Input data ->
▬▬▬

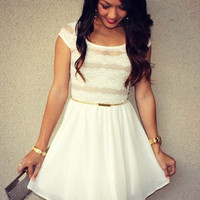 Lace 'Lily' Sweetheart Dress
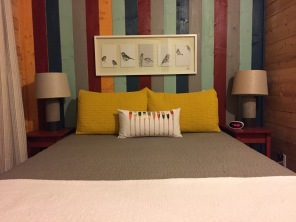 Une chambre avec lit double et toute aussi jolie déco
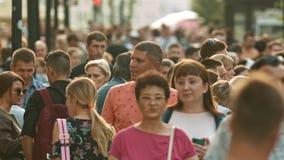 Kazan, Rússia - 14 de julho de 2019: Multidão de povos que andam nas ruas vídeos de arquivo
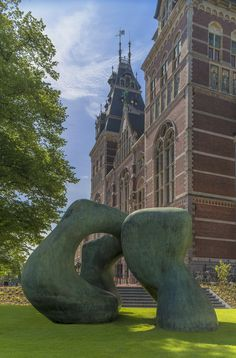 """Henry Moore also created """"Large Arch,"""" located in the library plaza of Columbus, Indiana 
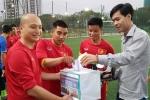Bác sỹ U23 Việt Nam cùng đồng nghiệp giúp đỡ nữ tuyển thủ gặp khó khăn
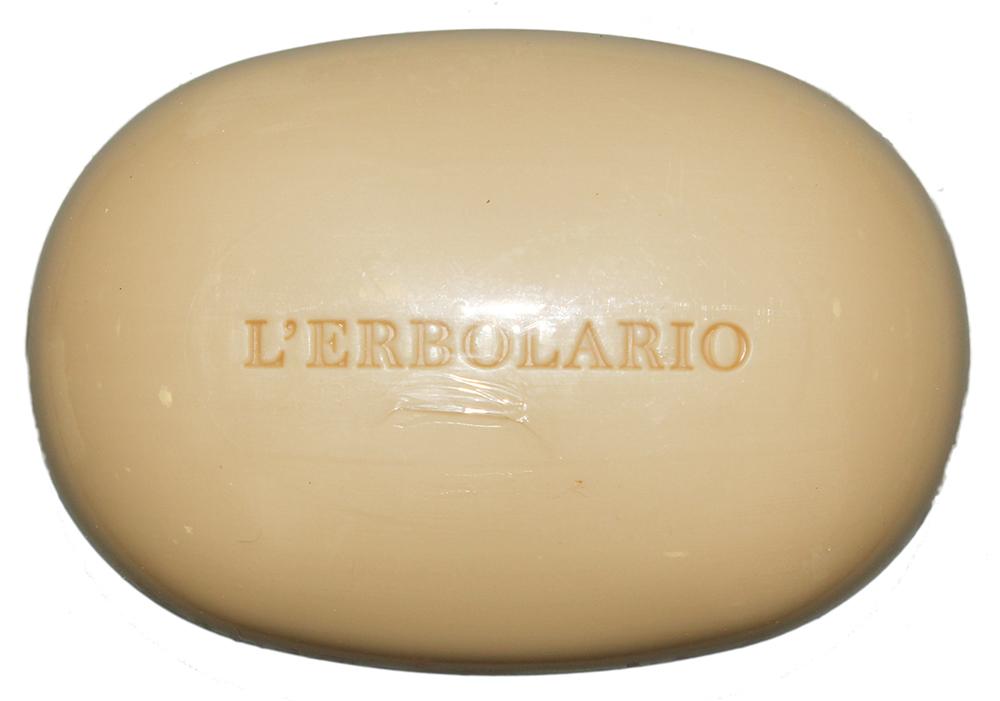 LERBOLARIO Мыло Фрукты и коренья 100 грМыла<br>Мыло &amp;laquo;Фрукты и коренья&amp;raquo; обладает приятным запахом и поднимает настроение при мытье рук. Кроме чарующего аромата это мыло обладает большим количеством полезным полезных для кожи питательных веществ. Благодаря этому оно замедляет старение кожи, повышает ее тонус, оказывает освежающее, смягчающее и защищающее действия. Мыло подходит даже для очень чувствительной кожи.  Активные ингредиенты: Гидролизованные белки пшеницы, экстракт корня лакричника, грушевый нектар, масло из отрубей риса, масло из зародышей пшеницы.  Способ применения: Потрите мыло во влажных руках, смойте образовавшуюся пену под струей теплой воды.<br><br>Назначение: Старение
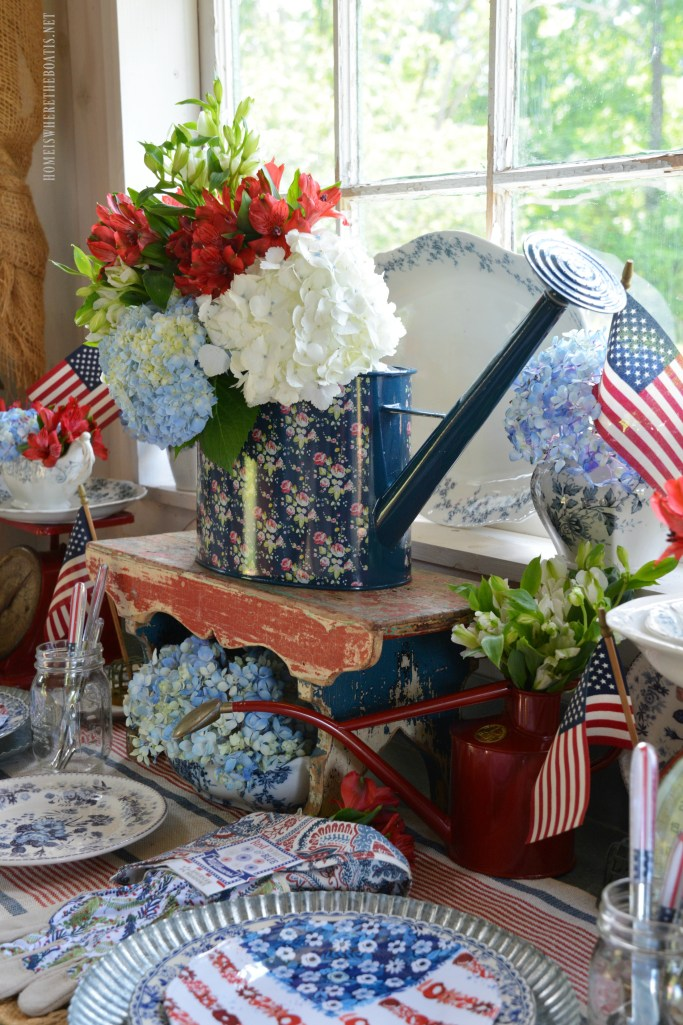Celebrating the Red, White and Bloom | ©homeiswheretheboatis.net #tablesetting #patriotic #sheshed
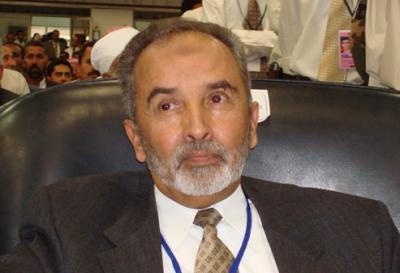 """رئيس حزب الإصلاح """" اليدومي """" يُغازل الرئيس السابق """" صالح """" ويدعوه إلى التقارب"""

▬▬▬

Exercise details -> Repeat the listing exactly, pictures excluded.

Solution ->
 Lace 'Lily' Sweetheart Dress
 Une chambre avec lit double et toute aussi jolie déco
 Kazan, Rússia - 14 de julho de 2019: Multidão de povos que andam nas ruas vídeos de arquivo
 """Henry Moore also created """"Large Arch,"""" located in the library plaza of Columbus, Indiana 
Bác sỹ U23 Việt Nam cùng đồng nghiệp giúp đỡ nữ tuyển thủ gặp khó khăn
 LERBOLARIO Мыло Фрукты и коренья 100 грМыла<br>Мыло &amp;laquo;Фрукты и коренья&amp;raquo; обладает приятным запахом и поднимает настроение при мытье рук. Кроме чарующего аромата это мыло обладает большим количеством полезным полезных для кожи питательных веществ. Благодаря этому оно замедляет старение кожи, повышает ее тонус, оказывает освежающее, смягчающее и защищающее действия. Мыло подходит даже для очень чувствительной кожи.  Активные ингредиенты: Гидролизованные белки пшеницы, экстракт корня лакричника, грушевый нектар, масло из отрубей риса, масло из зародышей пшеницы.  Способ применения: Потрите мыло во влажных руках, смойте образовавшуюся пену под струей теплой воды.<br><br>Назначение: Старение
Celebrating the Red, White and Bloom | ©homeiswheretheboatis.net #tablesetting #patriotic #sheshed
 """رئيس حزب الإصلاح """" اليدومي """" يُغازل الرئيس السابق """" صالح """" ويدعوه إلى التقارب"""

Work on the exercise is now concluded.